Answer these questions using the passage about Hangul and Computer:
(a) What did Lovely Software charge for each disk?
(b) What is HNC's "Hangul Word Processor" often called?
(c) What does HNC acknowledge it would not have reached if piracy had not been allowed?

DOCUMENT:
<<<<

Back in the early 90s, a software company called Hangul and Computer posted print advertisements in all the major Korean computer magazines. It essentially read,
"Thank You, <Lovely Software> "
Lovely Software, a now defunct "software distribution" company, used to do its business selling unauthorized copies of Apple software (Korea was also known for various Apple computer clones), for 1000 won a disk. (around $1.43 then and you brought the disk). I remember going there with my brother, entering the small, musty little office with shelves of 5 1/4" disks. While Hangul and Computer (HNC) never specified whether Lovely Software helped HNC sell shrink-wrapped versions of HNC's "Hangul Word Processor" (often referred to as "HWP."), or continued simply their original business model of paid piracy.
Either way, this discussion simply reminds me how HNC turned a blind eye and even openly thanked the most successful (not-so-underground) free-software distribution enterprise in Korea's pre-wired era.
In Korea, the leading Office software isn't by Microsoft. Hangul and Computer (HNC) develops the leading word processor and accompanying office suite in Korea today. HNC even acknowledges that it wouldn't have reached the market base it needed to defeat Microsoft to the standard if piracy was not allowed.

>>>>

Some records:
<<<<

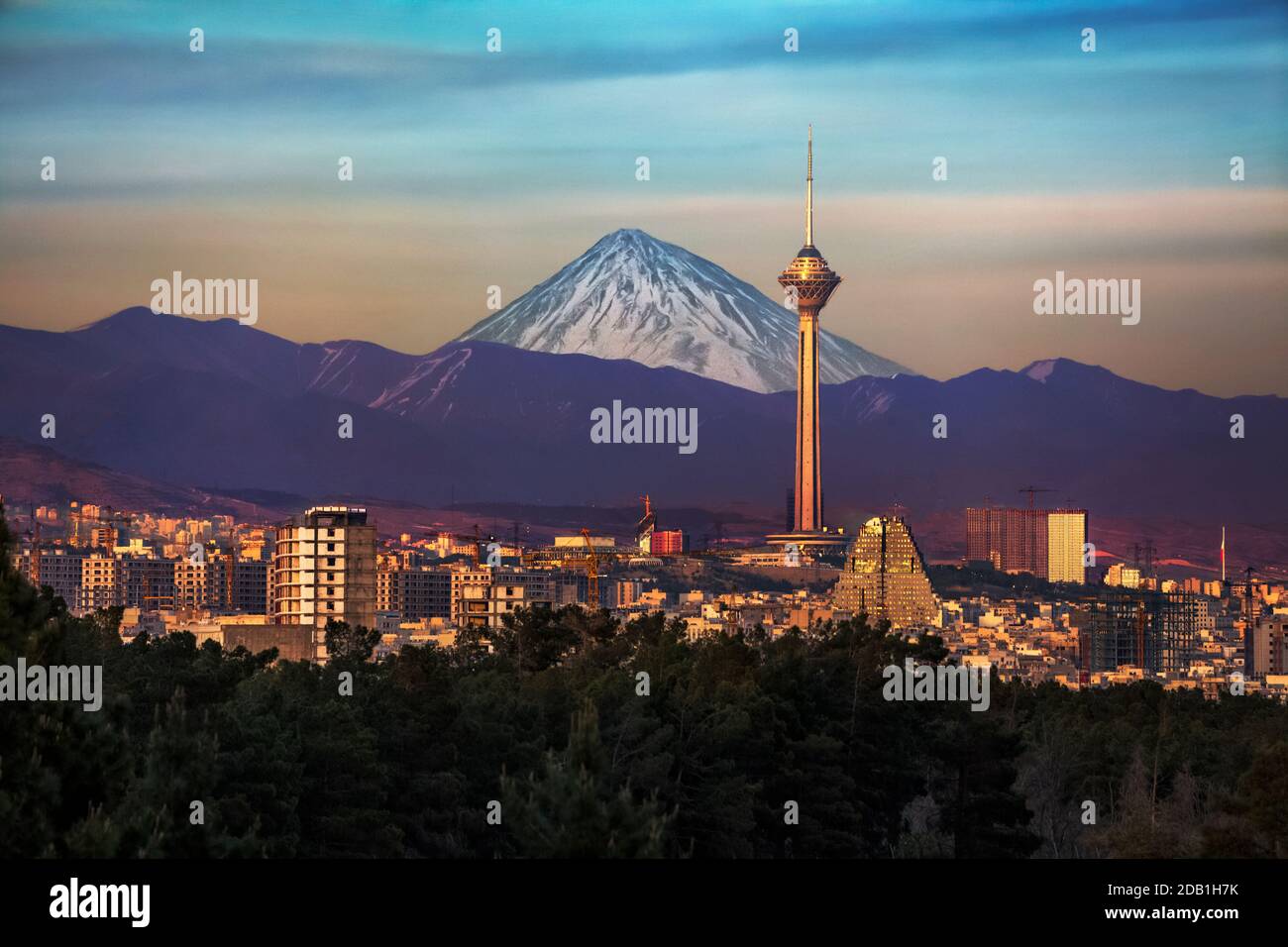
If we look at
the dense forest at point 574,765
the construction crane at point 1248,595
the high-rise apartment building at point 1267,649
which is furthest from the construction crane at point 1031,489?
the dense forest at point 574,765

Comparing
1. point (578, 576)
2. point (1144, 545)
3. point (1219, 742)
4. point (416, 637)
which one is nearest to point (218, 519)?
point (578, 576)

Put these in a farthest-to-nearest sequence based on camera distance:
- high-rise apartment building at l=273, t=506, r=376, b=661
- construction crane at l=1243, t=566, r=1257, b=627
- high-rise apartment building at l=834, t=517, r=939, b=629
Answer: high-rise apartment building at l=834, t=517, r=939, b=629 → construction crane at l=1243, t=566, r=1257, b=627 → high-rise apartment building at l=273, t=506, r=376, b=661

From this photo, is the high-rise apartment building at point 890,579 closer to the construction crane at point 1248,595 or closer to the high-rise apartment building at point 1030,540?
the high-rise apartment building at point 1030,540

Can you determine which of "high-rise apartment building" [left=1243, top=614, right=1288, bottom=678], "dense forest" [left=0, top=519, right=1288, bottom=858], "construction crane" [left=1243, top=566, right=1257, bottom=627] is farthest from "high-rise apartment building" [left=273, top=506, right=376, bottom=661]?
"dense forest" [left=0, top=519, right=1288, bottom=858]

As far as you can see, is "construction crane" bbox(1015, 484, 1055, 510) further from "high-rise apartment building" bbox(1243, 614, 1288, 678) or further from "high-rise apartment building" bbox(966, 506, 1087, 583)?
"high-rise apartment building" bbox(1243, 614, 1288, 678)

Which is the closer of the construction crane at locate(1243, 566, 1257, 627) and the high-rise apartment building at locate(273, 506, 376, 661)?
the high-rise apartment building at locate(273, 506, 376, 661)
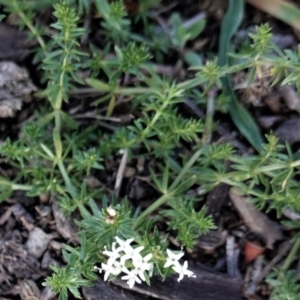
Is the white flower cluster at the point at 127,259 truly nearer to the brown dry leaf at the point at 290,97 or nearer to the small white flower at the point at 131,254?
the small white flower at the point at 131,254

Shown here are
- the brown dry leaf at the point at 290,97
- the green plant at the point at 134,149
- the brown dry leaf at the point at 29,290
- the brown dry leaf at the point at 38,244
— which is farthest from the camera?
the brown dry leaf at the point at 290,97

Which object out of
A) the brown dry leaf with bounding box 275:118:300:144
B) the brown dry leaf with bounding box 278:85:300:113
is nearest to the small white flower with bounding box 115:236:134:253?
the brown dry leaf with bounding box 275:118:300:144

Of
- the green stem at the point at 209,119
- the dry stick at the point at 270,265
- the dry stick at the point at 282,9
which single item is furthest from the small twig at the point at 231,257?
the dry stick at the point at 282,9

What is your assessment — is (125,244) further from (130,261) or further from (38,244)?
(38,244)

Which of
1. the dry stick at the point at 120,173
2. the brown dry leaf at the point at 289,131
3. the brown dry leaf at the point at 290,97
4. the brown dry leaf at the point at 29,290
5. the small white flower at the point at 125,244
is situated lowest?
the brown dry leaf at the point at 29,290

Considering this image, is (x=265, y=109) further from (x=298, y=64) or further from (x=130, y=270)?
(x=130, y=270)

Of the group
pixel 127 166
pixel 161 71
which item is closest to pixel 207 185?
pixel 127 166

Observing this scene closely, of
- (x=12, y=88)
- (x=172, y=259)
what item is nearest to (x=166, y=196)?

>>>>

WRITTEN REPLY:
(a) 1000 won a disk, around $1.43 at the time, with the buyer bringing the disk.
(b) "HWP."
(c) The market base it needed to defeat Microsoft to the standard.